Under 18 U.S.C. § 1014, it is a crime to “knowingly make[ ] any false statement or report ․ for the purpose of influencing in any way the action of” a federally insured institution. To satisfy its burden of showing that the appellants engaged in a conspiracy to violate § 1014, the government must prove that (1) the conspiracy charged in the indictment existed; (2) each defendant knowingly became a member of the conspiracy with an intention to further the conspiracy; and (3) a member of the conspiracy committed an overt act in furtherance of the conspiracy. United States v. Lee, 558 F.3d 638, 645 (7th Cir.2009).
The government's evidence was sufficient to support the jury's verdict. First, Bowling's testimony that he brokered the loan at issue, that he reviewed the false statements he made in the final loan application with Gray and Johnson prior to the closing, and that Gray and Johnson agreed to those falsities to obtain the desired loan strongly support the existence of the conspiracy to knowingly make false representations to influence the lender's decision. The government also presented evidence that both Gray and Johnson knowingly participated in the conspiracy. Bowling testified that he, Gray, Johnson, and Hinrichs met before the closing to discuss the terms of the owner-occupy loan and the second mortgage from Hinrichs. He also testified that Gray turned down the non-occupant borrower loan (in favor of the owner-occupant loan) because the monthly payments were too high. In addition to Bowling's testimony, the government introduced the October 3 email from Johnson to Gray in which Johnson offered to be on the loan for two years and which Gray then forwarded to Bowling. The government also offered into evidence the final loan application, which included the false statements and Gray's and Johnson's initials and signatures. Finally, the government proved overt acts in furtherance of the conspiracy with the October 3 email and the signed and submitted false loan application. A reasonable jury could have found Gray and Johnson guilty of conspiracy based on this evidence.
On appeal, Gray and Johnson contend that they never reviewed the falsified loan application and that Bowling's testimony to the contrary is not credible. Without that testimony, Gray and Johnson argue, the government's evidence of conspiracy is insufficient. This argument is unpersuasive.
To the extent the jury credited Bowling's testimony, we will only set that credibility determination aside if the testimony is “exceedingly improbable.” United States v. Smith, 576 F.3d 681, 687 (7th Cir.2009) (internal quotation marks and citations omitted). Exceedingly improbable testimony is that which is “internally inconsistent or implausible on its face.” United States v. Cardona–Rivera, 904 F.2d 1149, 1152 (7th Cir.1990).
Gray and Johnson repeatedly characterize Bowling's testimony as “internally inconsistent.” This characterization is inaccurate. A fairer representation of Bowling's testimony would be “imprecise .” For example, Bowling admitted that he could not recall the dates of a key meeting and phone conversations with Gray and Johnson. But he consistently testified that the meeting and phone calls occurred, and Gray and Johnson presented no evidence to the contrary. Bowling's inability to recall dates does not make his testimony internally inconsistent.

- **Dataset excerpts**:
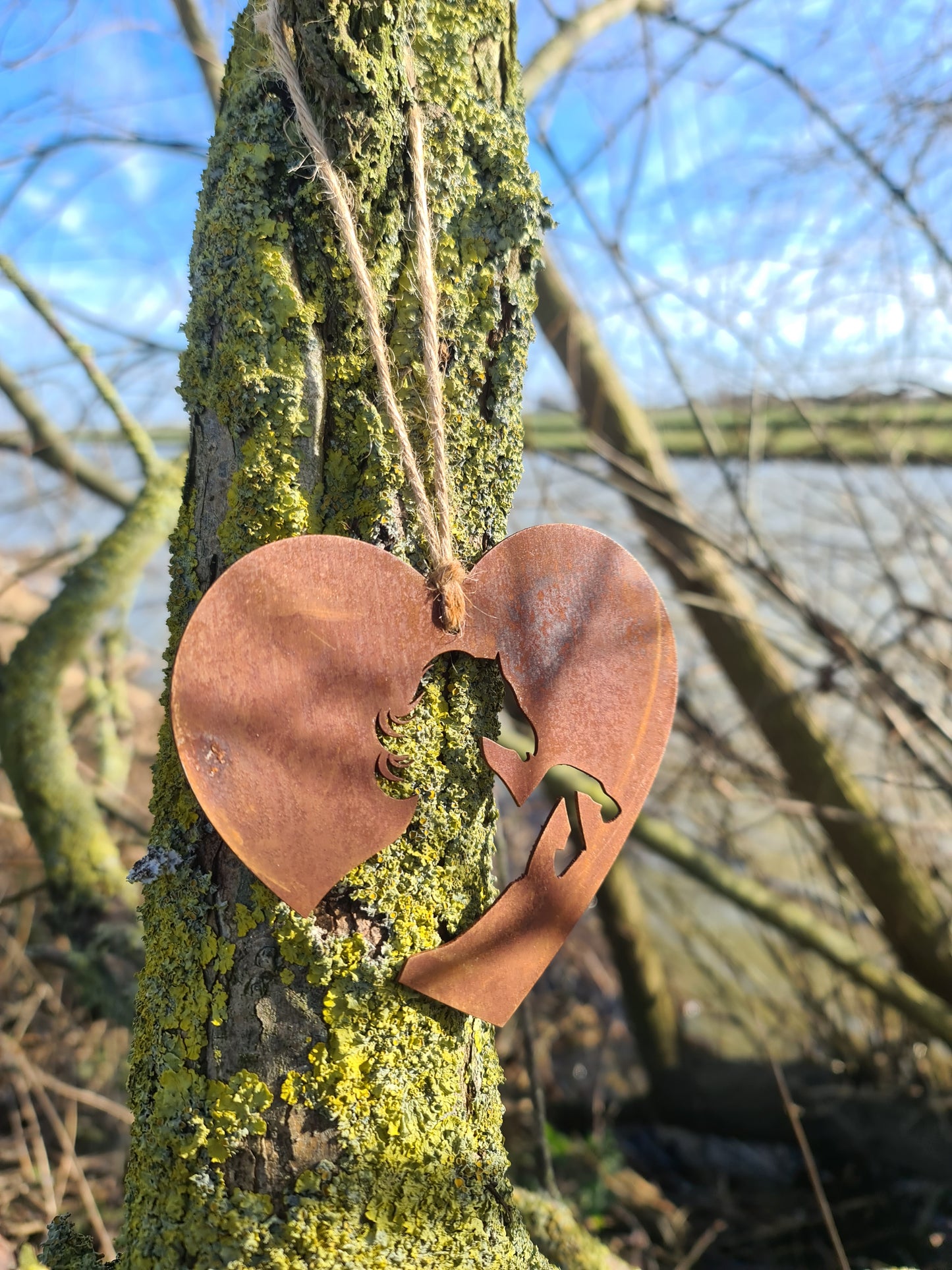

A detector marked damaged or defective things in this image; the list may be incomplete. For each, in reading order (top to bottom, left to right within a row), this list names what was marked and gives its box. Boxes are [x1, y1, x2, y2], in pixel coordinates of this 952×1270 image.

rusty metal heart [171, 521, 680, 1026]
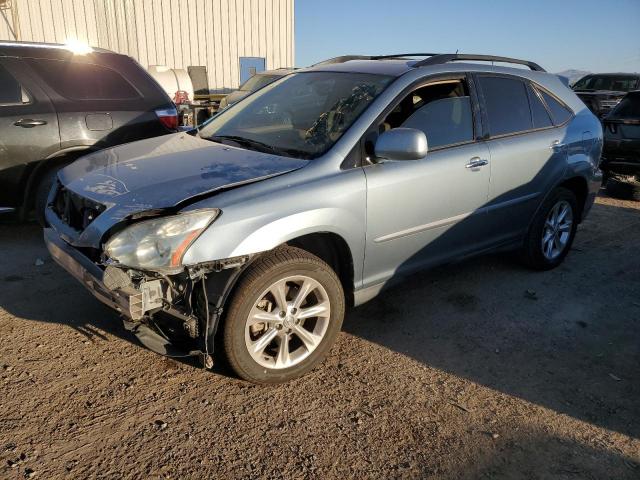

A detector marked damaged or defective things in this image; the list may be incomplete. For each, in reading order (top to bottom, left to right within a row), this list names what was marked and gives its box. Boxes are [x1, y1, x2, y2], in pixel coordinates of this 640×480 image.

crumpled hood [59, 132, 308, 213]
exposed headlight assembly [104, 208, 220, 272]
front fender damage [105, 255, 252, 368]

- **Brief 1**:
According to the court opinion, why did Gray turn down the non-occupant borrower loan?
- **Brief 2**:
Decide whether each statement agrees with the court opinion. Answer yes or no, and quote the words of the opinion that settle it.
(a) Bowling could not recall the dates of a key meeting with Gray and Johnson.
(b) In the October 3 email, Gray offered to be on the loan for two years.
(c) Gray and Johnson presented evidence that the meeting and phone calls never occurred.
- **Brief 3**:
List every court case that the court opinion cites, with its citation.

- **Task solution 1**:
Gray turned it down because the monthly payments were too high.

- **Task solution 2**:
(a) Yes: "Bowling admitted that he could not recall the dates of a key meeting and phone conversations with Gray and Johnson."
(b) No: "the October 3 email from Johnson to Gray in which Johnson offered to be on the loan for two years"
(c) No: "Gray and Johnson presented no evidence to the contrary."

- **Task solution 3**:
- United States v. Lee, 558 F.3d 638, 645 (7th Cir.2009)
- United States v. Smith, 576 F.3d 681, 687 (7th Cir.2009)
- United States v. Cardona–Rivera, 904 F.2d 1149, 1152 (7th Cir.1990)